**Requirements**: Print the data exactly, leaving nothing out.
--- Material supplied ---
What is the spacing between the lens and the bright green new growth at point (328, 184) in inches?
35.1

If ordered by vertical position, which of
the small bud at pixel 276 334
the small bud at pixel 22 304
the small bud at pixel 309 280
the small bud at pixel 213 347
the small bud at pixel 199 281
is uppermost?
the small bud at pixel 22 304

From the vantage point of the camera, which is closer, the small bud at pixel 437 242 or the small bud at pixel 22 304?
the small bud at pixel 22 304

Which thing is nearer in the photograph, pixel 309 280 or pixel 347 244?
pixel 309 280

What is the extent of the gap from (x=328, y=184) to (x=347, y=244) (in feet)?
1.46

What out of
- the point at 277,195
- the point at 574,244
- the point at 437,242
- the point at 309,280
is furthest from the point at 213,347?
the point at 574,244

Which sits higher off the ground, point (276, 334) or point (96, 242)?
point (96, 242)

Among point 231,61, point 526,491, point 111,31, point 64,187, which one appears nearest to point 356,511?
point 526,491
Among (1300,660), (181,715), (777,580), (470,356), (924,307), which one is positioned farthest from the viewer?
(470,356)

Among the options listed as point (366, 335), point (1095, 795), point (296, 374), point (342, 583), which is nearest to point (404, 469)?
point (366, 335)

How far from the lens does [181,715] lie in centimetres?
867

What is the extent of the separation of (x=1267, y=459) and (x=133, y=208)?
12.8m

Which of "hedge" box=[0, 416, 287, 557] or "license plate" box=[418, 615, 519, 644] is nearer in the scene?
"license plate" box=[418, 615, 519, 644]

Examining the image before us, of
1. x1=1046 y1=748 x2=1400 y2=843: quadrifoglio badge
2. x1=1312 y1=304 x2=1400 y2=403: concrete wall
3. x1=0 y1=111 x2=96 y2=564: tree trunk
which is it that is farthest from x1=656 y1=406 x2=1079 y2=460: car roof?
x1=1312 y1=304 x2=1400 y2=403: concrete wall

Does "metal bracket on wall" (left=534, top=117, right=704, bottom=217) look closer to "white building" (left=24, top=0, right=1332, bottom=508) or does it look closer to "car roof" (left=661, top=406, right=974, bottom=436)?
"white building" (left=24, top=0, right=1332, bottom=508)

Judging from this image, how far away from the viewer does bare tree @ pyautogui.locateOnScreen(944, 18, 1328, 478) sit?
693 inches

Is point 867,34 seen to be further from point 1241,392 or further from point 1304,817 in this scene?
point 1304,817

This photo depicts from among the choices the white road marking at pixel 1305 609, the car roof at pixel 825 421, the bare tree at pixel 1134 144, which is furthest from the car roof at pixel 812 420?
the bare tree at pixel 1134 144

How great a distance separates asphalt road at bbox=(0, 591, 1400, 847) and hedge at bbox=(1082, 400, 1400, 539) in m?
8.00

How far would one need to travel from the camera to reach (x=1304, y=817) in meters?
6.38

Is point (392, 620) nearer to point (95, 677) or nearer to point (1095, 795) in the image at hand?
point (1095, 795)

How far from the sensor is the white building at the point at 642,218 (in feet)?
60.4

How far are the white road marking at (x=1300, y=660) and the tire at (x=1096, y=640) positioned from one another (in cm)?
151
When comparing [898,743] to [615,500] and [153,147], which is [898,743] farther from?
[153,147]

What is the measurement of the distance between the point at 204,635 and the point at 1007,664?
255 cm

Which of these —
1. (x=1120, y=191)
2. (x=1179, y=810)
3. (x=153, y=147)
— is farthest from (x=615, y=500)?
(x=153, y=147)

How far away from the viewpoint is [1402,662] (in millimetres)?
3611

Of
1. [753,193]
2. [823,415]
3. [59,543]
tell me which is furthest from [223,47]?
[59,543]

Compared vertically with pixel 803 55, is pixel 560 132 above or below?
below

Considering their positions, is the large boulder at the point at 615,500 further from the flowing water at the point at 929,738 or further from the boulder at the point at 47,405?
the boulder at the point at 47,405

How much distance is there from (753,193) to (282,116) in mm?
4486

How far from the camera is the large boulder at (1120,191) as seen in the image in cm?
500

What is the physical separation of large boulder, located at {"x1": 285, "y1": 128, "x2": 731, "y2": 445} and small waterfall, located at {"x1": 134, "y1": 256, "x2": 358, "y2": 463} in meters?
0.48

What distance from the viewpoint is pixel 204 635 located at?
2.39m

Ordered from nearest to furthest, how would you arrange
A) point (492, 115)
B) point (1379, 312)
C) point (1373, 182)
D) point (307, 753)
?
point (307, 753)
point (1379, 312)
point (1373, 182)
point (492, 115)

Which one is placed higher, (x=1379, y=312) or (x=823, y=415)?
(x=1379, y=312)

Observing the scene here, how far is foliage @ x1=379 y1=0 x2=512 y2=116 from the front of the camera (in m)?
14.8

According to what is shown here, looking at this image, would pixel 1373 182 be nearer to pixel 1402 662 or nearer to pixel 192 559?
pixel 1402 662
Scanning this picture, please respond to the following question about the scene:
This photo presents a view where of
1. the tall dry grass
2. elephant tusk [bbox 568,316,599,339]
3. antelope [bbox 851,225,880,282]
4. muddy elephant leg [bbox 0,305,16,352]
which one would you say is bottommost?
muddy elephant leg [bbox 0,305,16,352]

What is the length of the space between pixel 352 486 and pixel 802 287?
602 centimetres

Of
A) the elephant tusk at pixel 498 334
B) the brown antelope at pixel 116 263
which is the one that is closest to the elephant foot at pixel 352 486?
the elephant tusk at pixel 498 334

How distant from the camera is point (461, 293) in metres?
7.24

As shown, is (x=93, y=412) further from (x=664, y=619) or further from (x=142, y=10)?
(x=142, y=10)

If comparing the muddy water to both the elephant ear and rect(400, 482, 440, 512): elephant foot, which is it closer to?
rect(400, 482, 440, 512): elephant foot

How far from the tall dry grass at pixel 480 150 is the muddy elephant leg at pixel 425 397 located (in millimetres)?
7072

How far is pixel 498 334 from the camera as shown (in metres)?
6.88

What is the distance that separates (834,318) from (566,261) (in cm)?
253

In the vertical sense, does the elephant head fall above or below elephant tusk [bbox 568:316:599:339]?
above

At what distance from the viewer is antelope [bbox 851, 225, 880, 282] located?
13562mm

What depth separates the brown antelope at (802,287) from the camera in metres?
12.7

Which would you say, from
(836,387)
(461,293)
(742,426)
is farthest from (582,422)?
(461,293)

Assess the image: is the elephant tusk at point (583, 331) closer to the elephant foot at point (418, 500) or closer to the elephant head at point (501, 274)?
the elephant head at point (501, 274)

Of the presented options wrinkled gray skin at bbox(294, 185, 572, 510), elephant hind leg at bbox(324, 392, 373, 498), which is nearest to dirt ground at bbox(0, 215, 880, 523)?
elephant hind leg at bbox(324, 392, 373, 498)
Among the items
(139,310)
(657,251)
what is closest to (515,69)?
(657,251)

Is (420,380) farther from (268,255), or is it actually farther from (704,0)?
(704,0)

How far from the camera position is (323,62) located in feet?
---
**Response to this task**:
What is the spacing between the lens and the bright green new growth at point (328, 184) in inches?
35.1

If ordered by vertical position, which of
the small bud at pixel 276 334
the small bud at pixel 22 304
the small bud at pixel 309 280
the small bud at pixel 213 347
the small bud at pixel 199 281
is uppermost?
the small bud at pixel 22 304

From the vantage point of the camera, which is closer, the small bud at pixel 437 242 or the small bud at pixel 22 304?
the small bud at pixel 22 304

Which thing is nearer in the photograph, pixel 309 280 or pixel 347 244?
pixel 309 280

What is the extent of the gap from (x=328, y=184) to (x=347, y=244) (in feet)?
1.46

What out of
- the point at 277,195
- the point at 574,244
- the point at 437,242
- the point at 309,280
is furthest from the point at 213,347?
the point at 574,244

Which sits higher off the ground, point (276, 334) or point (96, 242)?
point (96, 242)

Among point 231,61, point 526,491, point 111,31, point 64,187, which one appears nearest to point 356,511?
point 526,491
Among (1300,660), (181,715), (777,580), (470,356), (924,307), which one is positioned farthest from the viewer?
(470,356)

Among the options listed as point (366, 335), point (1095, 795), point (296, 374), point (342, 583), which is nearest to point (404, 469)?
point (366, 335)

How far from the lens does [181,715] lie in centimetres?
867

What is the extent of the separation of (x=1267, y=459) and (x=133, y=208)?
12.8m

Which of "hedge" box=[0, 416, 287, 557] or "license plate" box=[418, 615, 519, 644] is nearer in the scene?
"license plate" box=[418, 615, 519, 644]

Examining the image before us, of
1. x1=1046 y1=748 x2=1400 y2=843: quadrifoglio badge
2. x1=1312 y1=304 x2=1400 y2=403: concrete wall
3. x1=0 y1=111 x2=96 y2=564: tree trunk
which is it that is farthest from x1=656 y1=406 x2=1079 y2=460: car roof?
x1=1312 y1=304 x2=1400 y2=403: concrete wall

Does "metal bracket on wall" (left=534, top=117, right=704, bottom=217) look closer to "white building" (left=24, top=0, right=1332, bottom=508) or does it look closer to "car roof" (left=661, top=406, right=974, bottom=436)?
"white building" (left=24, top=0, right=1332, bottom=508)

Judging from this image, how far away from the viewer does bare tree @ pyautogui.locateOnScreen(944, 18, 1328, 478) sit?
693 inches

Is point 867,34 seen to be further from point 1241,392 or further from point 1304,817 in this scene?
point 1304,817

This photo depicts from among the choices the white road marking at pixel 1305 609, the car roof at pixel 825 421, the bare tree at pixel 1134 144, which is furthest from the car roof at pixel 812 420?
the bare tree at pixel 1134 144

How great a distance separates asphalt road at bbox=(0, 591, 1400, 847) and hedge at bbox=(1082, 400, 1400, 539) in m?
8.00

How far would one need to travel from the camera to reach (x=1304, y=817) in meters?
6.38

Is point (392, 620) nearer to point (95, 677) or nearer to point (1095, 795) in the image at hand?
point (1095, 795)

How far from the sensor is the white building at the point at 642,218 (in feet)?
60.4

How far are the white road marking at (x=1300, y=660) and the tire at (x=1096, y=640) positioned from one another (in cm)?
151
When comparing [898,743] to [615,500] and [153,147], which is [898,743] farther from?
[153,147]

What is the measurement of the distance between the point at 204,635 and the point at 1007,664?
255 cm

Which of these —
1. (x=1120, y=191)
2. (x=1179, y=810)
3. (x=153, y=147)
— is farthest from (x=615, y=500)?
(x=153, y=147)

How far away from the viewpoint is [1402,662] (in millimetres)?
3611

Of
1. [753,193]
2. [823,415]
3. [59,543]
tell me which is furthest from [223,47]?
[59,543]

Compared vertically with pixel 803 55, is pixel 560 132 above or below?
below

Considering their positions, is the large boulder at the point at 615,500 further from the flowing water at the point at 929,738 or further from the boulder at the point at 47,405?
the boulder at the point at 47,405

How much distance is there from (753,193) to (282,116) in mm?
4486

How far from the camera is the large boulder at (1120,191) as seen in the image in cm?
500

What is the physical separation of large boulder, located at {"x1": 285, "y1": 128, "x2": 731, "y2": 445} and small waterfall, located at {"x1": 134, "y1": 256, "x2": 358, "y2": 463} in meters?
0.48

What distance from the viewpoint is pixel 204 635 located at?
2.39m

Ordered from nearest to furthest, how would you arrange
A) point (492, 115)
B) point (1379, 312)
C) point (1373, 182)
D) point (307, 753)
?
point (307, 753)
point (1379, 312)
point (1373, 182)
point (492, 115)

Which one is placed higher, (x=1379, y=312) or (x=823, y=415)?
(x=1379, y=312)

Observing the scene here, how far is foliage @ x1=379 y1=0 x2=512 y2=116 from the front of the camera (in m)?
14.8

According to what is shown here, looking at this image, would pixel 1373 182 be nearer to pixel 1402 662 or nearer to pixel 192 559?
pixel 1402 662
Scanning this picture, please respond to the following question about the scene:
This photo presents a view where of
1. the tall dry grass
2. elephant tusk [bbox 568,316,599,339]
3. antelope [bbox 851,225,880,282]
4. muddy elephant leg [bbox 0,305,16,352]
which one would you say is bottommost?
muddy elephant leg [bbox 0,305,16,352]

What is the length of the space between pixel 352 486 and pixel 802 287?
602 centimetres

Of
A) the elephant tusk at pixel 498 334
B) the brown antelope at pixel 116 263
which is the one that is closest to the elephant foot at pixel 352 486?
the elephant tusk at pixel 498 334

How distant from the camera is point (461, 293) in metres?
7.24

As shown, is (x=93, y=412) further from (x=664, y=619) or further from (x=142, y=10)?
(x=142, y=10)

If comparing the muddy water to both the elephant ear and rect(400, 482, 440, 512): elephant foot, which is it closer to?
rect(400, 482, 440, 512): elephant foot

How far from the tall dry grass at pixel 480 150 is the muddy elephant leg at pixel 425 397 located (in millimetres)?
7072

How far is pixel 498 334 from the camera as shown (in metres)?
6.88

What is the distance that separates (834,318) from (566,261) (in cm)?
253

In the vertical sense, does the elephant head fall above or below elephant tusk [bbox 568:316:599:339]?
above

At what distance from the viewer is antelope [bbox 851, 225, 880, 282] located?
13562mm

What depth separates the brown antelope at (802,287) from the camera in metres?
12.7

Which would you say, from
(836,387)
(461,293)
(742,426)
is farthest from (582,422)?
(461,293)

Assess the image: is the elephant tusk at point (583, 331) closer to the elephant foot at point (418, 500) or closer to the elephant head at point (501, 274)?
the elephant head at point (501, 274)

Of the presented options wrinkled gray skin at bbox(294, 185, 572, 510), elephant hind leg at bbox(324, 392, 373, 498), which is nearest to dirt ground at bbox(0, 215, 880, 523)?
elephant hind leg at bbox(324, 392, 373, 498)
Among the items
(139,310)
(657,251)
what is closest to (515,69)?
(657,251)

Is (420,380) farther from (268,255), or is it actually farther from (704,0)?
(704,0)

How far from the camera position is (323,62) located in feet?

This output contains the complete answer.